Вероника пожала плечами. Когда-то Данилову ужасно нравились ее плечи: женственные, что называется, точеные. Загорелые.
— Почему бы и нет? Гена гомосексуализма не существует — по наследству не передастся. Если воспитывать правильно: кружки, секции, постоянный надзор — глядишь, нормальный человек вырастет.
— А я, стало быть, ненормальный? — Данилов почувствовал подступающую тяжелую усталость. Ну что, в самом деле, за идиотская тяга к выяснению отношений?! Надо было сразу слать прекрасную Нику на три буквы.
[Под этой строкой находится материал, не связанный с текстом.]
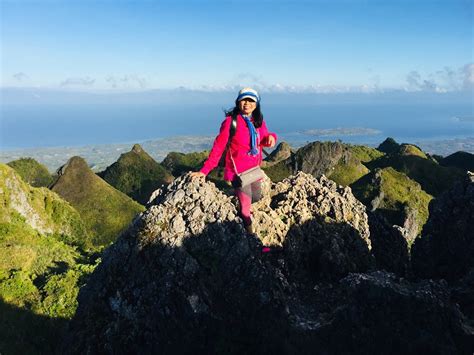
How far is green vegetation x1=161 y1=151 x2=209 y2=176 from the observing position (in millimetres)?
98062

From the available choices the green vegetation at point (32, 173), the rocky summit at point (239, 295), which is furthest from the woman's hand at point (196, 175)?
the green vegetation at point (32, 173)

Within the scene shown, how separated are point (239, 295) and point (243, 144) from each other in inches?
181

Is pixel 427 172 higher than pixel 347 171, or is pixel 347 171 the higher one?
pixel 347 171

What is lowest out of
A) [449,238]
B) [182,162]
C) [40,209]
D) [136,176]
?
[136,176]

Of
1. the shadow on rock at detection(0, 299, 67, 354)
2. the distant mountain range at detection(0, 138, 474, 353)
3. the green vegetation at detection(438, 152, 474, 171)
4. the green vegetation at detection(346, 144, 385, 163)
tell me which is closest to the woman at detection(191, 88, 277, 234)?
the distant mountain range at detection(0, 138, 474, 353)

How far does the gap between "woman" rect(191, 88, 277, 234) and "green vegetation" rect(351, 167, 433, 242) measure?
40608 mm

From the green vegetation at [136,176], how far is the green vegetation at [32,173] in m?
12.8

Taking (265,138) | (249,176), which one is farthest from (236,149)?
(265,138)

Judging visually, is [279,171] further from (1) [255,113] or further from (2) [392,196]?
(1) [255,113]

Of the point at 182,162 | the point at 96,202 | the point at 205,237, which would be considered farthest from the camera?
the point at 182,162

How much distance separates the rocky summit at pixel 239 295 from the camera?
985 centimetres

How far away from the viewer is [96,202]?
5938 centimetres

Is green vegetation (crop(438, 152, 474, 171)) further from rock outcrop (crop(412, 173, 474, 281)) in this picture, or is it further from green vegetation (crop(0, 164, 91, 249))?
green vegetation (crop(0, 164, 91, 249))

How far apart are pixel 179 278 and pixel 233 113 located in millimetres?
5186
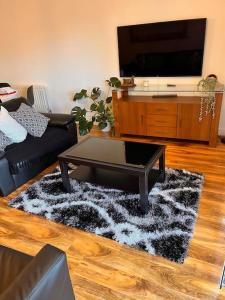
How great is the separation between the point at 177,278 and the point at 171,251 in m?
0.20

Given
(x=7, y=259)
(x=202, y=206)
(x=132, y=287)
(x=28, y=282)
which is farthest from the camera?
(x=202, y=206)

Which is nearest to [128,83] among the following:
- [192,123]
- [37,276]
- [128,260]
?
[192,123]

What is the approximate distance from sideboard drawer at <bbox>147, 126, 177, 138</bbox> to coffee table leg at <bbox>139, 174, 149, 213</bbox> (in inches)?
62.7

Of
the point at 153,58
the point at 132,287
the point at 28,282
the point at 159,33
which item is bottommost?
the point at 132,287

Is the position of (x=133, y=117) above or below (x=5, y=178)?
above

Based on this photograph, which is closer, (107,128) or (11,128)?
(11,128)

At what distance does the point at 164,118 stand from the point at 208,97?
616mm

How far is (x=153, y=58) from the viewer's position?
131 inches

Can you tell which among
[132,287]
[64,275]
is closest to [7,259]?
[64,275]

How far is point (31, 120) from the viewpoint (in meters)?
2.79

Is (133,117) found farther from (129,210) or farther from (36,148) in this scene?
(129,210)

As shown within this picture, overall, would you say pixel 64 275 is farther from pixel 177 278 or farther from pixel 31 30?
pixel 31 30

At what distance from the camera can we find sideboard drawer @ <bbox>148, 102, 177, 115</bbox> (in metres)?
3.14

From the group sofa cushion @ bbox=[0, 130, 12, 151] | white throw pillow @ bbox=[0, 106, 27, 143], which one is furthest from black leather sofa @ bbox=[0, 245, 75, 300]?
white throw pillow @ bbox=[0, 106, 27, 143]
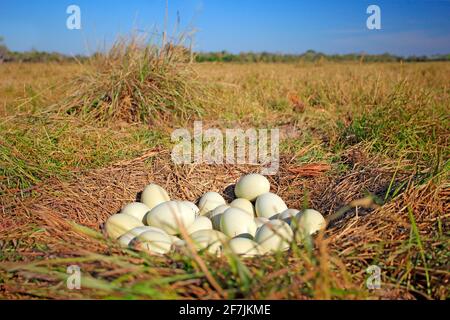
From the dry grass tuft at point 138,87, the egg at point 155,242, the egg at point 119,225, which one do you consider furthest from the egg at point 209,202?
the dry grass tuft at point 138,87

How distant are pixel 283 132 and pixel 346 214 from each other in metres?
1.62

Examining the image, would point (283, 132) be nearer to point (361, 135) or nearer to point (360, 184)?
point (361, 135)

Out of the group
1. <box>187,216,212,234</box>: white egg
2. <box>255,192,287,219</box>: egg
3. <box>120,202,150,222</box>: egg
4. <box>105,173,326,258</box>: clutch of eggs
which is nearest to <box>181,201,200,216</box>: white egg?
<box>105,173,326,258</box>: clutch of eggs

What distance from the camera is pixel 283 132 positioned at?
12.1ft

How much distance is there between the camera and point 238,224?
2068 mm

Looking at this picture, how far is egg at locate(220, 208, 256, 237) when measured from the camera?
206cm

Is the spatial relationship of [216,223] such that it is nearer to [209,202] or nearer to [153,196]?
[209,202]

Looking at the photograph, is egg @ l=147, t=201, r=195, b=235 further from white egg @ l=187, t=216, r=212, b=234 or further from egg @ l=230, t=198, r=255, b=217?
egg @ l=230, t=198, r=255, b=217

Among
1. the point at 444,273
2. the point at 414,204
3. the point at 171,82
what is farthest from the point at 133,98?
the point at 444,273

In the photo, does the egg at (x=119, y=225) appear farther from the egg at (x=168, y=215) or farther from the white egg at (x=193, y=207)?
the white egg at (x=193, y=207)

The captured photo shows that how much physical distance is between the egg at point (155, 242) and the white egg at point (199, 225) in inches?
11.2

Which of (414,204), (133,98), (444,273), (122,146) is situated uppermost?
(133,98)

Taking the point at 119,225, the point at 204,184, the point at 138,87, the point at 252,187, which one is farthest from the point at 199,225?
the point at 138,87

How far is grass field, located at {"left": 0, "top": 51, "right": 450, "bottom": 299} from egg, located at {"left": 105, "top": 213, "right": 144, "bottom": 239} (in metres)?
0.18
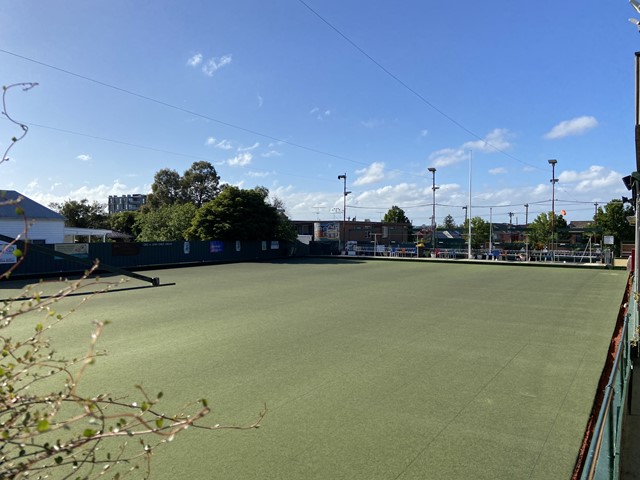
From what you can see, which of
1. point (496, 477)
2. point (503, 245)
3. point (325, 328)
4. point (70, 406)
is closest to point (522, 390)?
point (496, 477)

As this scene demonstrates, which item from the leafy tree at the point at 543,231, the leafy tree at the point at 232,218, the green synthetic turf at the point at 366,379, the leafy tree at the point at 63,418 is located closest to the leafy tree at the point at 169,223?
the leafy tree at the point at 232,218

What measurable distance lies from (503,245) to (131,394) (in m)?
62.2

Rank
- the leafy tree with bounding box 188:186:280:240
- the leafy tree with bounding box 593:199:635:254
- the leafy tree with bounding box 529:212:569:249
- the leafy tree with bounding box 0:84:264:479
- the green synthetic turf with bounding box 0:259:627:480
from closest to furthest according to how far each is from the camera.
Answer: the leafy tree with bounding box 0:84:264:479, the green synthetic turf with bounding box 0:259:627:480, the leafy tree with bounding box 188:186:280:240, the leafy tree with bounding box 593:199:635:254, the leafy tree with bounding box 529:212:569:249

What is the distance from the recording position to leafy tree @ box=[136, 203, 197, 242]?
44625mm

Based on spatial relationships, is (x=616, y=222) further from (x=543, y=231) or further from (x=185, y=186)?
(x=185, y=186)

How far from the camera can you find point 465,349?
319 inches

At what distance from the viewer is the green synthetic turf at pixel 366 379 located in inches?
164

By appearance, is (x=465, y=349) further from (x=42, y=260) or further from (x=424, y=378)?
(x=42, y=260)

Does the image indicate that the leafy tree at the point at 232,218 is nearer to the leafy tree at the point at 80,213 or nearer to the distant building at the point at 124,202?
the leafy tree at the point at 80,213

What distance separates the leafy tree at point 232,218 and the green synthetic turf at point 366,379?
22.5m

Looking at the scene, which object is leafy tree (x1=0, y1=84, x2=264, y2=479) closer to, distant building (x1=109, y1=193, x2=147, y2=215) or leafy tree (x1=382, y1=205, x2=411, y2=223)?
leafy tree (x1=382, y1=205, x2=411, y2=223)

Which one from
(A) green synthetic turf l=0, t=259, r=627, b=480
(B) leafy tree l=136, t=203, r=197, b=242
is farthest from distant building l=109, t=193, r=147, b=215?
(A) green synthetic turf l=0, t=259, r=627, b=480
Невежливо, зато эффективно.
— Да ты и сам все прекрасно про себя знаешь, Данилов. Зато со мной ты сможешь быть честным.
— Честным? — Данилов помассировал затылок и поморщился, задев вчерашнюю шишку. — Честным… Какая же ты дура, Ника.
Наверное, она опять смотрела ему вслед, прожигая глазами спину. Он этого не чувствовал. Наверное, даже что-то кричала. Или шептала? Все — мимо. «Уходя — уходи». Отличный девиз!
*
Вечер Данилов провел словно какой-нибудь старик — сидя на балконе, попивая холодную минералку из мини-бара. После ужина и задушевного разговора с Никой он все-таки сходил на море и довольно долго плавал, пытаясь смыть с себя гадость и обрести привычное душевное равновесие. Чтобы, выходя уже в совершенно измотанном состоянии на берег, с горечью признать: в этот раз безотказное прежде лекарство оказалось бессильно.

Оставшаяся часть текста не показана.